-- Testo della consegna --
Riporta per intero l'articolo sui funerali di Maria Assunta Currà a Mileto, senza alterarne alcuna parte.

-- Estratto del documento --
==========

L'ultimo abbraccio di Mileto a Maria Assunta: «Il dolore non sia l'ultima parola»
Comunità in lutto per i funerali della donna vittima della tragedia familiare. Il vescovo Nostro: «La vita non finisce con la morte». Bandiere a mezz'asta e silenzio per l'addio in forma privata
Mileto si è fermata, avvolta in un silenzio carico di domande e commozione, per l'estremo saluto a Maria Assunta Currà. In una mattinata segnata dal dolore collettivo, la comunità si è stretta attorno alla famiglia della donna, strappata alla vita dalla violenza cieca del marito, Pasquale Calzone, in un dramma che ha lasciato ferite profonde nel tessuto sociale cittadino.
Per volere dei congiunti, le esequie si sono svolte in forma strettamente privata all'interno della chiesa della Santissima Trinità. Nonostante il desiderio di riservatezza, l'affetto della cittadinanza è stato tangibile: fuori dal tempio, una folla silenziosa ha atteso il passaggio del feretro, a testimonianza della stima profonda per una donna nota a tutti per la sua gentilezza e il costante impegno nel sociale.
L'amministrazione comunale, interpretando il sentimento di sgomento generale, ha proclamato il lutto cittadino per l'intera durata del rito, disponendo la sospensione delle attività e l'esposizione delle bandiere a mezz'asta negli edifici pubblici.

==========

-- Voci fornite --
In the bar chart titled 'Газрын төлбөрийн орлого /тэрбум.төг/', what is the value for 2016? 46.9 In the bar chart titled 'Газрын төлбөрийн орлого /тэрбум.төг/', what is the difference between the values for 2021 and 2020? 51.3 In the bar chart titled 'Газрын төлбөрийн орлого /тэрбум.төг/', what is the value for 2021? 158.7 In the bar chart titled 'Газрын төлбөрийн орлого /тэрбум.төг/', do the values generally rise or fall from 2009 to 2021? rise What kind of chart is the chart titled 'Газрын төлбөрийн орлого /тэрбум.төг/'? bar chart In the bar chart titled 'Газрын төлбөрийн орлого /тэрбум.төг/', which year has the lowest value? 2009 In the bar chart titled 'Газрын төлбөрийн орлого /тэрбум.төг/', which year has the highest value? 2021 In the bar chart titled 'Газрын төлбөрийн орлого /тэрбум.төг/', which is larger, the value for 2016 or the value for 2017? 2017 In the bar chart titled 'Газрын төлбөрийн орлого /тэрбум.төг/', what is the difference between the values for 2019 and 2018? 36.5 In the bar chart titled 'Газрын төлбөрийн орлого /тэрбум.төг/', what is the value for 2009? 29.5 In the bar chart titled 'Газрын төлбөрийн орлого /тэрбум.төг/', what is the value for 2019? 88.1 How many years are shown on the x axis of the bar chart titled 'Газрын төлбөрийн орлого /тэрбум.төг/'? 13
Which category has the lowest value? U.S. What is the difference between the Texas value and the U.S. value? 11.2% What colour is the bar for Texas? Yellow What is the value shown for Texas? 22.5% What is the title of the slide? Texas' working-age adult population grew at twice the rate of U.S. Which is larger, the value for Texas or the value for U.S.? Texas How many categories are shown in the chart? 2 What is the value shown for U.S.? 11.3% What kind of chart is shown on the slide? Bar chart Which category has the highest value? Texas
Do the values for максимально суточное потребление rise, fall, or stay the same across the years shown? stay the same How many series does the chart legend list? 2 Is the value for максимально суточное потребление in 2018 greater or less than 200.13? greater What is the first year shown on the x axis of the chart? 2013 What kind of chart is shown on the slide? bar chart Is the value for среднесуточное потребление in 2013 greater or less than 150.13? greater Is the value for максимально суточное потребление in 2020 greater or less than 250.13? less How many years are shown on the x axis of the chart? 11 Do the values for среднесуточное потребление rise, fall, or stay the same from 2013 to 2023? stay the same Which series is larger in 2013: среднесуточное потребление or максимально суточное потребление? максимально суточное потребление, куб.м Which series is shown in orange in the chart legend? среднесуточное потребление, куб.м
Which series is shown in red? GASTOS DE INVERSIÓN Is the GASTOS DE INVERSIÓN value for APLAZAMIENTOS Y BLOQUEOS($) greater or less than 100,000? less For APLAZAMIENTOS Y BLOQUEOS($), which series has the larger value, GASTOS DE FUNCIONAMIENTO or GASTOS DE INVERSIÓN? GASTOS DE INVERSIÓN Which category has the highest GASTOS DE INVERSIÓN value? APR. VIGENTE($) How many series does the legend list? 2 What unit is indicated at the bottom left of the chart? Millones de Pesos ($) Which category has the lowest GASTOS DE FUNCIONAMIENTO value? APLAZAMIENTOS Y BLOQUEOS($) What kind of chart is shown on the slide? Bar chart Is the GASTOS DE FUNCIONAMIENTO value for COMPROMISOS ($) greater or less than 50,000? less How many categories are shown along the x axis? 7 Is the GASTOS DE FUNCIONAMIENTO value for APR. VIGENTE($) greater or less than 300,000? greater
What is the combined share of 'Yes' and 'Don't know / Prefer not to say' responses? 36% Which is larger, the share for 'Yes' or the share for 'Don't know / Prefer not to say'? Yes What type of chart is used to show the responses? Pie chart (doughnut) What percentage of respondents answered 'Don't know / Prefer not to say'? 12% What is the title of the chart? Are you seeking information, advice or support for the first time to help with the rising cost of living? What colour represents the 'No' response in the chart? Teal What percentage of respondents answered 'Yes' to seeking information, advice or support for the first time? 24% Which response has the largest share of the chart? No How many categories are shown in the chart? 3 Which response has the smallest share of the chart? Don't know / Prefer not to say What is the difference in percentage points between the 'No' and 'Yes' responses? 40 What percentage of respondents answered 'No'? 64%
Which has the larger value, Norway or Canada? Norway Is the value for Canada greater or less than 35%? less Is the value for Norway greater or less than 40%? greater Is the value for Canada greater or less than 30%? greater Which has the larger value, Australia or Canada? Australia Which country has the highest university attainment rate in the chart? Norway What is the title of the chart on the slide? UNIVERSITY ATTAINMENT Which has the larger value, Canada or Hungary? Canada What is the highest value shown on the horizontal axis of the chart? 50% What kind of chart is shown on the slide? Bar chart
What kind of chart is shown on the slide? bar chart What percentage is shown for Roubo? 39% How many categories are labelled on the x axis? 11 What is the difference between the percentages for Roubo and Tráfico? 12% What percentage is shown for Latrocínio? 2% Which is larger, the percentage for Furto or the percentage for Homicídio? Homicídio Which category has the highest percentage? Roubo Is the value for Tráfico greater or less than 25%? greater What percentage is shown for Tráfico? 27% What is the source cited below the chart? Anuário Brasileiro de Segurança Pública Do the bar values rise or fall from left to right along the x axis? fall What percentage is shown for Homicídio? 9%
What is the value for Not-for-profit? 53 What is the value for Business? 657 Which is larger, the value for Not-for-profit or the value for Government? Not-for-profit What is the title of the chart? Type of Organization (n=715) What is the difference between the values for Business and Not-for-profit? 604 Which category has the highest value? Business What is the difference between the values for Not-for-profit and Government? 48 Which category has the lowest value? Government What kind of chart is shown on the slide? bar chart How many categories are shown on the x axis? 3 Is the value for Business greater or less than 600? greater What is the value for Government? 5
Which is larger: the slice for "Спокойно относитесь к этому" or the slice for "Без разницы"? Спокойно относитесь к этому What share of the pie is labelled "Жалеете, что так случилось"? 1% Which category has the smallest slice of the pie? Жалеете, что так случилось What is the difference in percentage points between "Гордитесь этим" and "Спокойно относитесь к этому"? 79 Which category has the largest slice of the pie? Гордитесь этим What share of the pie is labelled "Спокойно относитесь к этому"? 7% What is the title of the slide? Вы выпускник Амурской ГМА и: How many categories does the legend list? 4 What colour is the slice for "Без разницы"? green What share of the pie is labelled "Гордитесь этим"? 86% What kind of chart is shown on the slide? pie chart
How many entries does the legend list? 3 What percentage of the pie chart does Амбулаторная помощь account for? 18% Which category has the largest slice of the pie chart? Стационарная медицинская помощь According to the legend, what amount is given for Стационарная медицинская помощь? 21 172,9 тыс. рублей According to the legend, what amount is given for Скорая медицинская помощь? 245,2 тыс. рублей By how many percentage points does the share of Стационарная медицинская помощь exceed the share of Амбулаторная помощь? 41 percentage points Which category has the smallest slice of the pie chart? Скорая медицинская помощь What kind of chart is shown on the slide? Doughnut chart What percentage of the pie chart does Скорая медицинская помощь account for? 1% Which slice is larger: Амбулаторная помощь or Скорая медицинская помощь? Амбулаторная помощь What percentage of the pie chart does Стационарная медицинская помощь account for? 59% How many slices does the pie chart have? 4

==========

-- Soluzione --
L'ultimo abbraccio di Mileto a Maria Assunta: «Il dolore non sia l'ultima parola»
Comunità in lutto per i funerali della donna vittima della tragedia familiare. Il vescovo Nostro: «La vita non finisce con la morte». Bandiere a mezz'asta e silenzio per l'addio in forma privata
Mileto si è fermata, avvolta in un silenzio carico di domande e commozione, per l'estremo saluto a Maria Assunta Currà. In una mattinata segnata dal dolore collettivo, la comunità si è stretta attorno alla famiglia della donna, strappata alla vita dalla violenza cieca del marito, Pasquale Calzone, in un dramma che ha lasciato ferite profonde nel tessuto sociale cittadino.
Per volere dei congiunti, le esequie si sono svolte in forma strettamente privata all'interno della chiesa della Santissima Trinità. Nonostante il desiderio di riservatezza, l'affetto della cittadinanza è stato tangibile: fuori dal tempio, una folla silenziosa ha atteso il passaggio del feretro, a testimonianza della stima profonda per una donna nota a tutti per la sua gentilezza e il costante impegno nel sociale.
L'amministrazione comunale, interpretando il sentimento di sgomento generale, ha proclamato il lutto cittadino per l'intera durata del rito, disponendo la sospensione delle attività e l'esposizione delle bandiere a mezz'asta negli edifici pubblici.